At 4:50 p.m., defendant telephoned Laidlaw and reported a hit and run accident. He left his name and telephone number in case someone turned in the license plate. He did not recall reporting that he pointed a gun at Alvarenga but did say that he had removed the license plate. Defendant later told a person he thought was a Laidlaw employee that Alvarenga had hit and sprayed him with pepper spray and that he had pointed a gun at Alvarenga, but did not say that the gun was a “fake.”

DISCUSSION

Defendant’s sole contention on appeal is that there is insufficient evidence of felonious intent to support his conviction. He argues that the prosecution failed to establish that he “remove[d] the license plate with the purpose of stealing it, and permanently depriving its owner of its use.” Rather, his purpose in removing the license plate was to assist the bus company by providing it with a means of tracking down the driver who had collided with one of its buses. The license plate had no independent value to him so as to permit an inference that he only intended to deprive the owner of the license plate until the company could identify the owner. This contention is without merit.

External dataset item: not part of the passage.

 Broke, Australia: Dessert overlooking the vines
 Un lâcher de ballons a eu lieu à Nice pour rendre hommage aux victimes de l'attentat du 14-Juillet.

“In assessing the sufficiency of the evidence, we review the entire record in the light most favorable to the judgment to determine whether it discloses evidence that is reasonable, credible, and of solid value such that a reasonable trier of fact could find the defendant guilty beyond a reasonable doubt. [Citations.]” (People v. Bolin (1998) 18 Cal.4th 297, 331.) We resolve all conflicts in the evidence and questions of credibility in favor of the verdict, and indulge every reasonable inference the jury could draw from the evidence. (People v. Autry, supra,37 Cal.App.4th at p. 358.) We must presume every fact in support of the judgment that the trier of fact could have reasonably deduced from the evidence. (People v. Rayford (1994) 9 Cal.4th 1, 23.) Reversal on this ground is unwarranted unless ‘“upon no hypothesis whatever is there sufficient substantial evidence to support [the conviction].’” (People v. Bolin, supra, at p. 331.) This standard of review is the same in cases involving circumstantial evidence. (People v. Stanley (1995) 10 Cal.4th 764, 792.)

“Robbery is the felonious taking of personal property in the possession of another, from his person or immediate presence, and against his will, accomplished by means of force or fear.” (§ 211.) A conviction of robbery requires proof of the following elements: (1) a person has possession of property of some value, however slight, (2) the property was taken from the person or from her immediate possession, (3) against her will, (4) accomplished by either force or fear, and (5) with the specific intent to permanently deprive her of the property. (People v. Carrasco (2006) 137 Cal.App.4th 1050, 1057; People v. Marshall (1997) 15 Cal.4th 1, 34; People v. Magee (2003) 107 Cal.App.4th 188, 195, fn. 4) The intent must arise either before or during the commission of the act of force so that the act is motivated by the intent. (People v. Marshall, supra, at p. 34.) The felonious intent need not be proved by direct evidence but may be inferred from all of the circumstances of the case. (People v. Hall (1967) 253 Cal.App.2d 1051, 1054.)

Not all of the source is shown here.